Stored items from a collection:
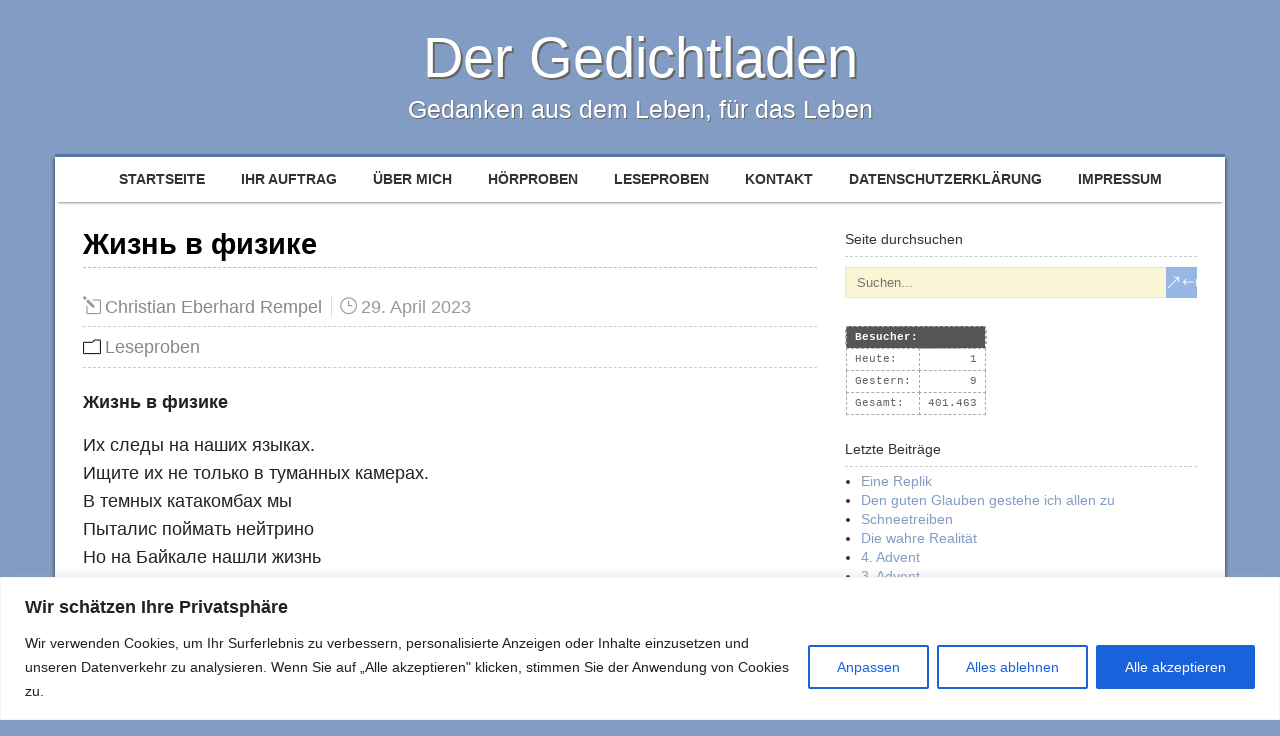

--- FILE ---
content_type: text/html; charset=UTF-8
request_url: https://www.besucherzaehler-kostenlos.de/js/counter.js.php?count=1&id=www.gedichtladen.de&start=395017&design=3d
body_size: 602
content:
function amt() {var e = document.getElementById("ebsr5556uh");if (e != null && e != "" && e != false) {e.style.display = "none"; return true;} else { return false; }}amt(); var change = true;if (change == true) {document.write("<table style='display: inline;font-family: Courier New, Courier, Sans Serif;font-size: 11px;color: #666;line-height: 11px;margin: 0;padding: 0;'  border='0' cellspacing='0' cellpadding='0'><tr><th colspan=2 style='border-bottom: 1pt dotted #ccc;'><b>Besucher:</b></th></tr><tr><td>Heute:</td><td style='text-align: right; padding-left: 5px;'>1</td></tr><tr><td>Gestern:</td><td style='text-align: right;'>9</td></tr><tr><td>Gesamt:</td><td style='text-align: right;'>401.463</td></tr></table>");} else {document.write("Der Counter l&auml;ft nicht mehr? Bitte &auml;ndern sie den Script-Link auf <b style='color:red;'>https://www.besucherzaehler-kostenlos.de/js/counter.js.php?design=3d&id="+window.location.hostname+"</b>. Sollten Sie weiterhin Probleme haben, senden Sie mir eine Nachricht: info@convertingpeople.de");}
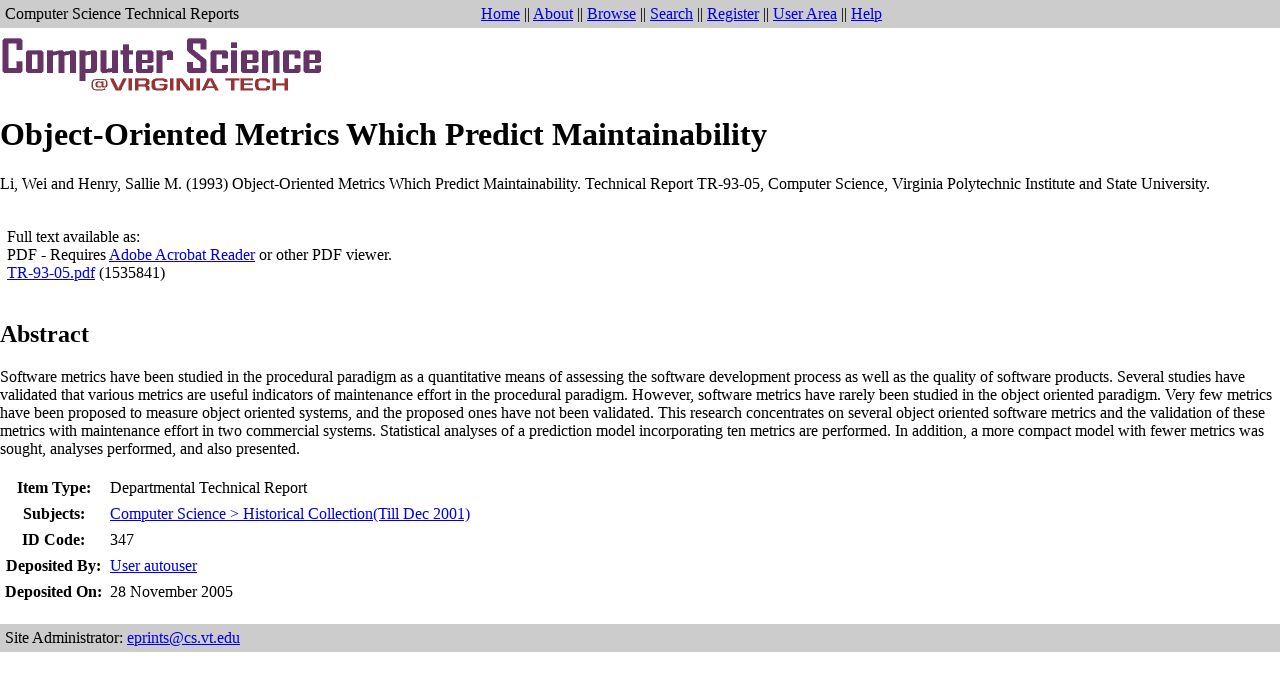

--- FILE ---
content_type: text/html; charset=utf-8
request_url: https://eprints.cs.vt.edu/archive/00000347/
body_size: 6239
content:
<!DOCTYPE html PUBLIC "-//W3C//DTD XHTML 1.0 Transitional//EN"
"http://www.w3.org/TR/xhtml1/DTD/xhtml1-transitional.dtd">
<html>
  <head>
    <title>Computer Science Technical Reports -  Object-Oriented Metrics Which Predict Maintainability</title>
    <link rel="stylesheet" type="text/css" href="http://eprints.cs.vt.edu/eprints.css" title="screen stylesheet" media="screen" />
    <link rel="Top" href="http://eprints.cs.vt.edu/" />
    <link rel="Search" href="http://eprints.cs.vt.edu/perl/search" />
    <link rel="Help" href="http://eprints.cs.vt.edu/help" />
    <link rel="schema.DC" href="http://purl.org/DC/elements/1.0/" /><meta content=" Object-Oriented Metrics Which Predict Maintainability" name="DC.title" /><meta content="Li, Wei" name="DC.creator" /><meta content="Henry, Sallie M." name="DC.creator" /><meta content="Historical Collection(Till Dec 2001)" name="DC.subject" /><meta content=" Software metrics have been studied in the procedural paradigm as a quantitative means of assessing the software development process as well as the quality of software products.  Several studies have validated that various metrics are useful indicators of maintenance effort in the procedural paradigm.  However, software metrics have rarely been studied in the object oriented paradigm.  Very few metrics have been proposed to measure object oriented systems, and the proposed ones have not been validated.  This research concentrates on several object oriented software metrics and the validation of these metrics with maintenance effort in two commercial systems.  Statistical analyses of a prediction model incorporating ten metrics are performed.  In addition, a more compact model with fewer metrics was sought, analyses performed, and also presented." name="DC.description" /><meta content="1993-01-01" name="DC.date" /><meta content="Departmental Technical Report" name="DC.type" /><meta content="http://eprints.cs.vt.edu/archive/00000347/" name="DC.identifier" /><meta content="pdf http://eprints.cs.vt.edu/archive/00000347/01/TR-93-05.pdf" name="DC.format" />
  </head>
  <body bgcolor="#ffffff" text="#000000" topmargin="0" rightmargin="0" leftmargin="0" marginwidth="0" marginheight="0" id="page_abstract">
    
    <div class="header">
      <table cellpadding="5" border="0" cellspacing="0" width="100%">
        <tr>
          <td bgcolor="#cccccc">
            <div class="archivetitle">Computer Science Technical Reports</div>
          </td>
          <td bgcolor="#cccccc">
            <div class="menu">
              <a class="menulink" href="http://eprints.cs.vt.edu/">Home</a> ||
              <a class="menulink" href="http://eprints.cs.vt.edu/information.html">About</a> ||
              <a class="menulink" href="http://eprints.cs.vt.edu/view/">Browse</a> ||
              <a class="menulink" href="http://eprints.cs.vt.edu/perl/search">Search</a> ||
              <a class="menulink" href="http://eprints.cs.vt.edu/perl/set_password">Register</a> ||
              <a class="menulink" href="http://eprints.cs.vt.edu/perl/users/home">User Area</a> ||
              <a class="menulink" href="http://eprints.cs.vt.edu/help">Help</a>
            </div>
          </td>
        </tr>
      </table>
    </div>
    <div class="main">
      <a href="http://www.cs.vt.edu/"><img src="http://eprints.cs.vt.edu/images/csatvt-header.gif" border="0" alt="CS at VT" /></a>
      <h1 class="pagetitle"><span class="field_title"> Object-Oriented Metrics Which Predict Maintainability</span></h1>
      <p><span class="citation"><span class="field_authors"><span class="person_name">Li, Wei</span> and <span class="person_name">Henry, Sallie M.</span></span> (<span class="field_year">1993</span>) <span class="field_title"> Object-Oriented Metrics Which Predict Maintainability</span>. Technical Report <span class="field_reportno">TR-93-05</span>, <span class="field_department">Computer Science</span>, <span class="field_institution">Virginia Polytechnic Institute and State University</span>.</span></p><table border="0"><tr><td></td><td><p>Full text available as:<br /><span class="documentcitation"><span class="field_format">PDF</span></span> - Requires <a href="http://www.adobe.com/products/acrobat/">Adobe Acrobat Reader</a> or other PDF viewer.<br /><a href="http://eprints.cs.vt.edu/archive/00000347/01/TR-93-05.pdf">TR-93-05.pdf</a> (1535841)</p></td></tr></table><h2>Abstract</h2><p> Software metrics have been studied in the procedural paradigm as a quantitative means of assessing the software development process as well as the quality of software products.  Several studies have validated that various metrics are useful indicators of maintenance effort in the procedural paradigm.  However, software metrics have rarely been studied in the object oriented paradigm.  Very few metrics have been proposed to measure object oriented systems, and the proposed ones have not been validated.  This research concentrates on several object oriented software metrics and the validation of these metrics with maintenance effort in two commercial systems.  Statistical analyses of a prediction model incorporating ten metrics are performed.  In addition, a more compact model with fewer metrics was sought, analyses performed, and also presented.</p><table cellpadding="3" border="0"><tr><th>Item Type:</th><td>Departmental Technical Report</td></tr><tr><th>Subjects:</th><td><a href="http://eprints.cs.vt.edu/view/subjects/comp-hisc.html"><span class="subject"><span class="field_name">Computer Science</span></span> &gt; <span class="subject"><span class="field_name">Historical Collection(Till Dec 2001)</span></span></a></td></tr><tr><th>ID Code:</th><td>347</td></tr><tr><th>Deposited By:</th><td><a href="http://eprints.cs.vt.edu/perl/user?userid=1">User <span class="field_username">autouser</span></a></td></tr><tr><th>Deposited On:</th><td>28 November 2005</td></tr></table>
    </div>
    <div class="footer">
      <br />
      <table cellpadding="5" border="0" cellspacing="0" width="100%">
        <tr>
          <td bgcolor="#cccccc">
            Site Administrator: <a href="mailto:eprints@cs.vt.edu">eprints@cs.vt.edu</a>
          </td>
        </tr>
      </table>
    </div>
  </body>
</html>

> [Task directions] Please copy every record above exactly, but leave the pictures out.

> [Answer to this task]
--- FILE ---
content_type: text/html; charset=UTF-8
request_url: https://www.besucherzaehler-kostenlos.de/js/counter.js.php?count=1&id=www.gedichtladen.de&start=395017&design=3d
body_size: 602
content:
function amt() {var e = document.getElementById("ebsr5556uh");if (e != null && e != "" && e != false) {e.style.display = "none"; return true;} else { return false; }}amt(); var change = true;if (change == true) {document.write("<table style='display: inline;font-family: Courier New, Courier, Sans Serif;font-size: 11px;color: #666;line-height: 11px;margin: 0;padding: 0;'  border='0' cellspacing='0' cellpadding='0'><tr><th colspan=2 style='border-bottom: 1pt dotted #ccc;'><b>Besucher:</b></th></tr><tr><td>Heute:</td><td style='text-align: right; padding-left: 5px;'>1</td></tr><tr><td>Gestern:</td><td style='text-align: right;'>9</td></tr><tr><td>Gesamt:</td><td style='text-align: right;'>401.463</td></tr></table>");} else {document.write("Der Counter l&auml;ft nicht mehr? Bitte &auml;ndern sie den Script-Link auf <b style='color:red;'>https://www.besucherzaehler-kostenlos.de/js/counter.js.php?design=3d&id="+window.location.hostname+"</b>. Sollten Sie weiterhin Probleme haben, senden Sie mir eine Nachricht: info@convertingpeople.de");}

--- FILE ---
content_type: text/html; charset=utf-8
request_url: https://eprints.cs.vt.edu/archive/00000347/
body_size: 6239
content:
<!DOCTYPE html PUBLIC "-//W3C//DTD XHTML 1.0 Transitional//EN"
"http://www.w3.org/TR/xhtml1/DTD/xhtml1-transitional.dtd">
<html>
  <head>
    <title>Computer Science Technical Reports -  Object-Oriented Metrics Which Predict Maintainability</title>
    <link rel="stylesheet" type="text/css" href="http://eprints.cs.vt.edu/eprints.css" title="screen stylesheet" media="screen" />
    <link rel="Top" href="http://eprints.cs.vt.edu/" />
    <link rel="Search" href="http://eprints.cs.vt.edu/perl/search" />
    <link rel="Help" href="http://eprints.cs.vt.edu/help" />
    <link rel="schema.DC" href="http://purl.org/DC/elements/1.0/" /><meta content=" Object-Oriented Metrics Which Predict Maintainability" name="DC.title" /><meta content="Li, Wei" name="DC.creator" /><meta content="Henry, Sallie M." name="DC.creator" /><meta content="Historical Collection(Till Dec 2001)" name="DC.subject" /><meta content=" Software metrics have been studied in the procedural paradigm as a quantitative means of assessing the software development process as well as the quality of software products.  Several studies have validated that various metrics are useful indicators of maintenance effort in the procedural paradigm.  However, software metrics have rarely been studied in the object oriented paradigm.  Very few metrics have been proposed to measure object oriented systems, and the proposed ones have not been validated.  This research concentrates on several object oriented software metrics and the validation of these metrics with maintenance effort in two commercial systems.  Statistical analyses of a prediction model incorporating ten metrics are performed.  In addition, a more compact model with fewer metrics was sought, analyses performed, and also presented." name="DC.description" /><meta content="1993-01-01" name="DC.date" /><meta content="Departmental Technical Report" name="DC.type" /><meta content="http://eprints.cs.vt.edu/archive/00000347/" name="DC.identifier" /><meta content="pdf http://eprints.cs.vt.edu/archive/00000347/01/TR-93-05.pdf" name="DC.format" />
  </head>
  <body bgcolor="#ffffff" text="#000000" topmargin="0" rightmargin="0" leftmargin="0" marginwidth="0" marginheight="0" id="page_abstract">
    
    <div class="header">
      <table cellpadding="5" border="0" cellspacing="0" width="100%">
        <tr>
          <td bgcolor="#cccccc">
            <div class="archivetitle">Computer Science Technical Reports</div>
          </td>
          <td bgcolor="#cccccc">
            <div class="menu">
              <a class="menulink" href="http://eprints.cs.vt.edu/">Home</a> ||
              <a class="menulink" href="http://eprints.cs.vt.edu/information.html">About</a> ||
              <a class="menulink" href="http://eprints.cs.vt.edu/view/">Browse</a> ||
              <a class="menulink" href="http://eprints.cs.vt.edu/perl/search">Search</a> ||
              <a class="menulink" href="http://eprints.cs.vt.edu/perl/set_password">Register</a> ||
              <a class="menulink" href="http://eprints.cs.vt.edu/perl/users/home">User Area</a> ||
              <a class="menulink" href="http://eprints.cs.vt.edu/help">Help</a>
            </div>
          </td>
        </tr>
      </table>
    </div>
    <div class="main">
      <a href="http://www.cs.vt.edu/"><img src="http://eprints.cs.vt.edu/images/csatvt-header.gif" border="0" alt="CS at VT" /></a>
      <h1 class="pagetitle"><span class="field_title"> Object-Oriented Metrics Which Predict Maintainability</span></h1>
      <p><span class="citation"><span class="field_authors"><span class="person_name">Li, Wei</span> and <span class="person_name">Henry, Sallie M.</span></span> (<span class="field_year">1993</span>) <span class="field_title"> Object-Oriented Metrics Which Predict Maintainability</span>. Technical Report <span class="field_reportno">TR-93-05</span>, <span class="field_department">Computer Science</span>, <span class="field_institution">Virginia Polytechnic Institute and State University</span>.</span></p><table border="0"><tr><td></td><td><p>Full text available as:<br /><span class="documentcitation"><span class="field_format">PDF</span></span> - Requires <a href="http://www.adobe.com/products/acrobat/">Adobe Acrobat Reader</a> or other PDF viewer.<br /><a href="http://eprints.cs.vt.edu/archive/00000347/01/TR-93-05.pdf">TR-93-05.pdf</a> (1535841)</p></td></tr></table><h2>Abstract</h2><p> Software metrics have been studied in the procedural paradigm as a quantitative means of assessing the software development process as well as the quality of software products.  Several studies have validated that various metrics are useful indicators of maintenance effort in the procedural paradigm.  However, software metrics have rarely been studied in the object oriented paradigm.  Very few metrics have been proposed to measure object oriented systems, and the proposed ones have not been validated.  This research concentrates on several object oriented software metrics and the validation of these metrics with maintenance effort in two commercial systems.  Statistical analyses of a prediction model incorporating ten metrics are performed.  In addition, a more compact model with fewer metrics was sought, analyses performed, and also presented.</p><table cellpadding="3" border="0"><tr><th>Item Type:</th><td>Departmental Technical Report</td></tr><tr><th>Subjects:</th><td><a href="http://eprints.cs.vt.edu/view/subjects/comp-hisc.html"><span class="subject"><span class="field_name">Computer Science</span></span> &gt; <span class="subject"><span class="field_name">Historical Collection(Till Dec 2001)</span></span></a></td></tr><tr><th>ID Code:</th><td>347</td></tr><tr><th>Deposited By:</th><td><a href="http://eprints.cs.vt.edu/perl/user?userid=1">User <span class="field_username">autouser</span></a></td></tr><tr><th>Deposited On:</th><td>28 November 2005</td></tr></table>
    </div>
    <div class="footer">
      <br />
      <table cellpadding="5" border="0" cellspacing="0" width="100%">
        <tr>
          <td bgcolor="#cccccc">
            Site Administrator: <a href="mailto:eprints@cs.vt.edu">eprints@cs.vt.edu</a>
          </td>
        </tr>
      </table>
    </div>
  </body>
</html>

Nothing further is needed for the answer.